The aim of this study is to assess the discrepancies between potassium values obtained from point-of-care testing and laboratory analyzers, and to propose a straightforward method to indirectly assess the likelihood of hemolysis in whole blood samples.

Methods

The data were collected from 409 hospitalized patients (199 males, 210 females; median age 78 years, interquartile range 55–87) in whom were simultaneously requested the blood gas profile, including electrolytes (Na, K, Cl and Ca2+) on the GEM Premier 5000 blood gas analyzer and K in plasma samples on the Cobas analytical system.

Results

The Wilcoxon test showed a significant difference (p<0.0001) for K measurements, with a number of positive differences between Cobas and GEM Premier 5,000 of 110 and negative differences of 293. The median value of the hemolysis index was 7 (95 % CI for the median 6 to 8). The differences between the two K measurements obtained from plasma and whole blood samples showed a lowest and highest differences of −1.7 and 4.6 mmol/L. The median difference was 0.63 (95 % CI for the median: 0.54–0.73) and the interquartile range (IQR) was 0.48–0.9. Overall, 89 samples (21 %) displayed a difference larger than the relative change value.

Conclusions

The presence of hemolysis in plasma samples should alert laboratory professionals to carefully evaluate the corresponding whole blood results. Concordant values indicate the presence of hemolysis in the whole blood sample, while discordant values suggest that hemolysis only affects one of the two samples.


Corresponding author: Dr. Vincenzo Roccaforte, S.C. Analisi Chimico Cliniche e Microbiologiche, ASST Nord Milano, Ospedale Bassini, 20097, Cinisello Balsamo, Italy, E-mail:

  1. Research ethics: Not applicable.

  2. Informed consent: Written informed consent was waived due to the retrospective nature of the study. All sensitive data were handled anonymously in compliance with the General Data Protection Regulation (GDPR) UE 679/2016.

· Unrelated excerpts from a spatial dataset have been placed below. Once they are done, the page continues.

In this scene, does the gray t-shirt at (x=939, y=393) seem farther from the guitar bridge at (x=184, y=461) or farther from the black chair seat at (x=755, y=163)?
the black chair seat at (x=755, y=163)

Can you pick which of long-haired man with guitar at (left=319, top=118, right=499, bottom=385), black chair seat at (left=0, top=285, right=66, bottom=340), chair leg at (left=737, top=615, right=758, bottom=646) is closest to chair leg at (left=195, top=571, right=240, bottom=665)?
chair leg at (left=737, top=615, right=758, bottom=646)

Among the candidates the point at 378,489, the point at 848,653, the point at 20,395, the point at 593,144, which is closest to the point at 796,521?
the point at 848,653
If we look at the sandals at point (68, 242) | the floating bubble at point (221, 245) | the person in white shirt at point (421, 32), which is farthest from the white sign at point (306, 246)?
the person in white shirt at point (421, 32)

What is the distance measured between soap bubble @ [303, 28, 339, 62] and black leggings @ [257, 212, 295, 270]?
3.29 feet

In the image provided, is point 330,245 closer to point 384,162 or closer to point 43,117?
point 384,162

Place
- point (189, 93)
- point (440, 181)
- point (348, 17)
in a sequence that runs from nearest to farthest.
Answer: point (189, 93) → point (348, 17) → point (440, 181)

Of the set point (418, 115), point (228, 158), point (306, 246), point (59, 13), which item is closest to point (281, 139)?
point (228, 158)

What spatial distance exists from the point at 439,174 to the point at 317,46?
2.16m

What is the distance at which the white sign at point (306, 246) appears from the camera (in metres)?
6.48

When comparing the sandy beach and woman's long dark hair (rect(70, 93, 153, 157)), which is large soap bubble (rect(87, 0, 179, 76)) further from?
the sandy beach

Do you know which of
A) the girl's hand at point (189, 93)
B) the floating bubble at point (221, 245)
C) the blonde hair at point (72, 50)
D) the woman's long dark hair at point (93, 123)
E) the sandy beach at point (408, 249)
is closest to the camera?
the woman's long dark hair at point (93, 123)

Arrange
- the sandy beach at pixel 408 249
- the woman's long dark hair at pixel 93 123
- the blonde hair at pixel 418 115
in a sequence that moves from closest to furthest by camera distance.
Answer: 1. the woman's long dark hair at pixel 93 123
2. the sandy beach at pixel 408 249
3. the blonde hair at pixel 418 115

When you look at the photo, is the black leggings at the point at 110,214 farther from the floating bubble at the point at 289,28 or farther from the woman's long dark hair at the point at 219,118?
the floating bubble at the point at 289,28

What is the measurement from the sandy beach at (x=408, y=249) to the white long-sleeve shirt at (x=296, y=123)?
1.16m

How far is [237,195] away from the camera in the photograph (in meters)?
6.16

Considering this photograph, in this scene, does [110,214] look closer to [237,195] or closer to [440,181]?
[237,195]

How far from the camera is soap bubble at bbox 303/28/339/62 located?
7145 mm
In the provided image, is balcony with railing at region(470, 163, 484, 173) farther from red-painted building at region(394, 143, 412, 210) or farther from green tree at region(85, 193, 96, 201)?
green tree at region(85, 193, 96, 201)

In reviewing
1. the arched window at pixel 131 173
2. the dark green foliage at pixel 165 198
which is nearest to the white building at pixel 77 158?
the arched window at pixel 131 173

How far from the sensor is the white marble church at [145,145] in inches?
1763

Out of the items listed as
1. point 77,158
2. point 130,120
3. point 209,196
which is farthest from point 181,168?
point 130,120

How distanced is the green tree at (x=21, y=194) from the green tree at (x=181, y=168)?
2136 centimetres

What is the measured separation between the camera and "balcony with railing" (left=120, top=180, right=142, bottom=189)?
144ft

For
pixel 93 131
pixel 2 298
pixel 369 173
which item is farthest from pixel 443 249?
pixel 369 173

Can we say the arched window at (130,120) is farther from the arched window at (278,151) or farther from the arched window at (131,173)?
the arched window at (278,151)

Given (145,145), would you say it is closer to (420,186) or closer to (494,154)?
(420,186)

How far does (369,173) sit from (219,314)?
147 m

  3. Author contributions: All authors have accepted responsibility for the entire content of this manuscript and approved its submission.

  4. Use of Large Language Models, AI and Machine Learning Tools: None declared.

  5. Conflict of interest: The authors state no conflict of interest.

  6. Research funding: None declared.

  7. Data availability: The data that support the findings of this study are available from the corresponding author upon reasonable request.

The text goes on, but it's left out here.